CasTabDetectoRS: Cascade Network for Table Detection in Document Images with Recursive Feature Pyramid and Switchable Atrous Convolution

CasTabDetectoRS: Cascade Network for Table Detection in Document Images with Recursive Feature Pyramid and Switchable Atrous Convolution
Khurram Azeem Hashmi, Alain Pagani, Marcus Liwicki, Didier Stricker, Muhammad Zeshan Afzal
Journal of Imaging (MDPI J) 7 10 Seiten 214-237 MDPI 10/2021 .

Abstract:
Table detection is a preliminary step in extracting reliable information from tables in scanned document images. We present CasTabDetectoRS, a novel end-to-end trainable table detection framework that operates on Cascade Mask R-CNN, including Recursive Feature Pyramid network and Switchable Atrous Convolution in the existing backbone architecture. By utilizing a comparativelyightweight backbone of ResNet-50, this paper demonstrates that superior results are attainable without relying on pre- and post-processing methods, heavier backbone networks (ResNet-101, ResNeXt-152), and memory-intensive deformable convolutions. We evaluate the proposed approach on five different publicly available table detection datasets.
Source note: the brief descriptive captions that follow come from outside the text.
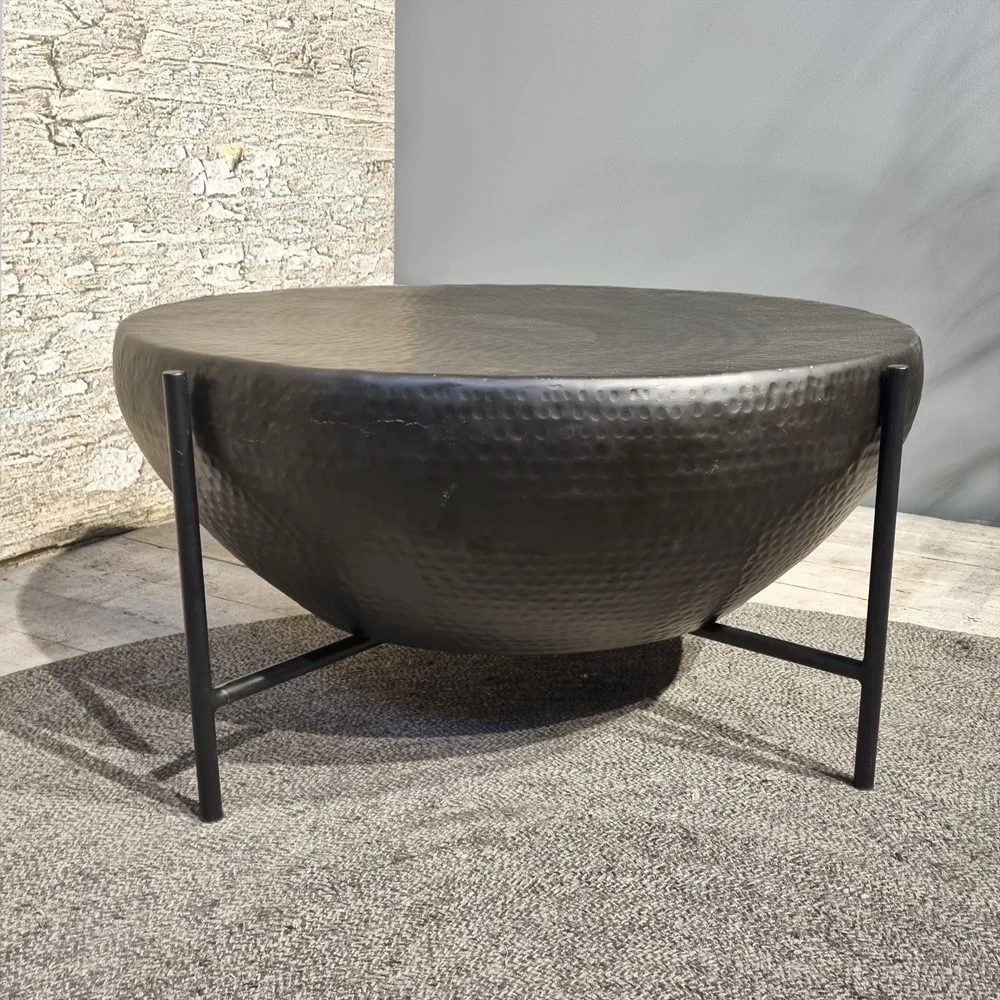 De Salontafel 85 x 85 CM Vierkant, een vierkante zwart gehamerde metalen salontafel met drie dunne zwarte poten, staat op een grijs tapijt tegen gestructureerde stenen en gladde grijze muren.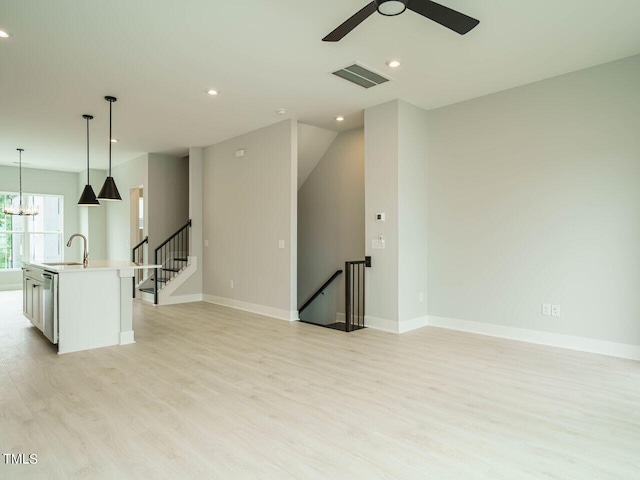 unfurnished room featuring visible vents, a sink, light wood-style flooring, and baseboards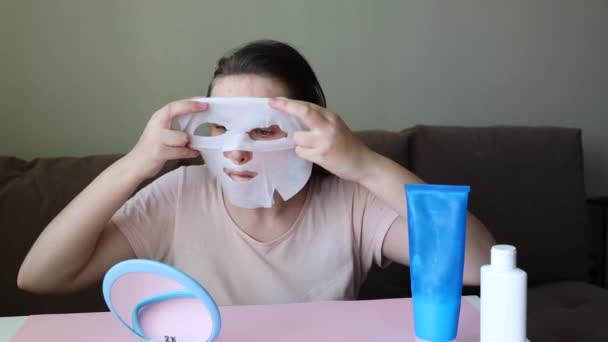 家の服を着たブルネットの女の子はファブリックフェイスマスクをつけます. — ストック動画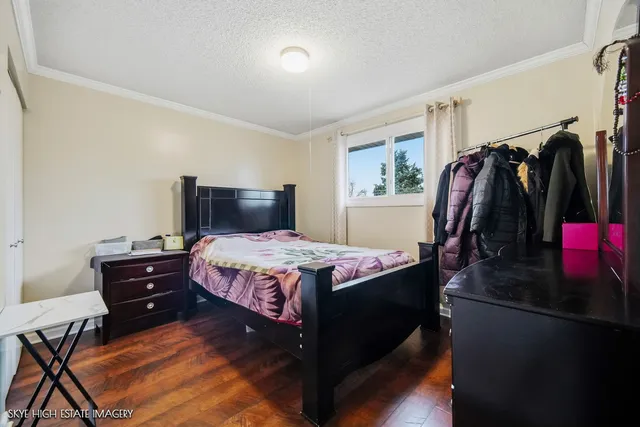 a bedroom with a bed and a closet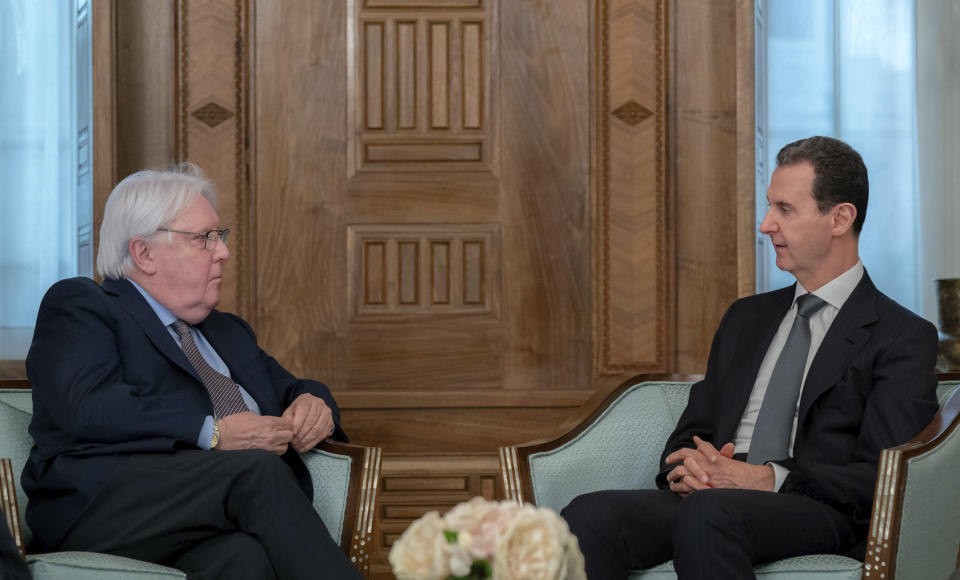 In this photo released on the official Facebook page of the Syrian Presidency, Syrian President Bashar Assad meets with Martin Griffiths, United Nations Under-Secretary-General for Humanitarian Affairs, left, in Damascus, Syria, Monday, Feb. 13, 2023. Griffiths also met with Syrian Foreign Minister Faisal Mekdad Monday to discuss ways to get aid to all parts of Syria following the deadly earthquake that hit Turkey and Syria last week. (Syrian Presidency Facebook page via AP)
Our CasTabDetectoRS outperforms the previous state-of-the-art results on four datasets (ICDAR-19, TableBank, UNLV, and Marmot) and accomplishes comparable results on ICDAR-17 POD. Upon comparing with previous state-of-the-art results, we obtain a significant relative error reduction of 56.36%, 20%, 4.5%, and 3.5% on the datasets of ICDAR-19, TableBank, UNLV, and Marmot, respectively. Furthermore, this paper sets a new benchmark by performing exhaustive cross-datasets evaluations to exhibit the generalization capabilities of the proposed method.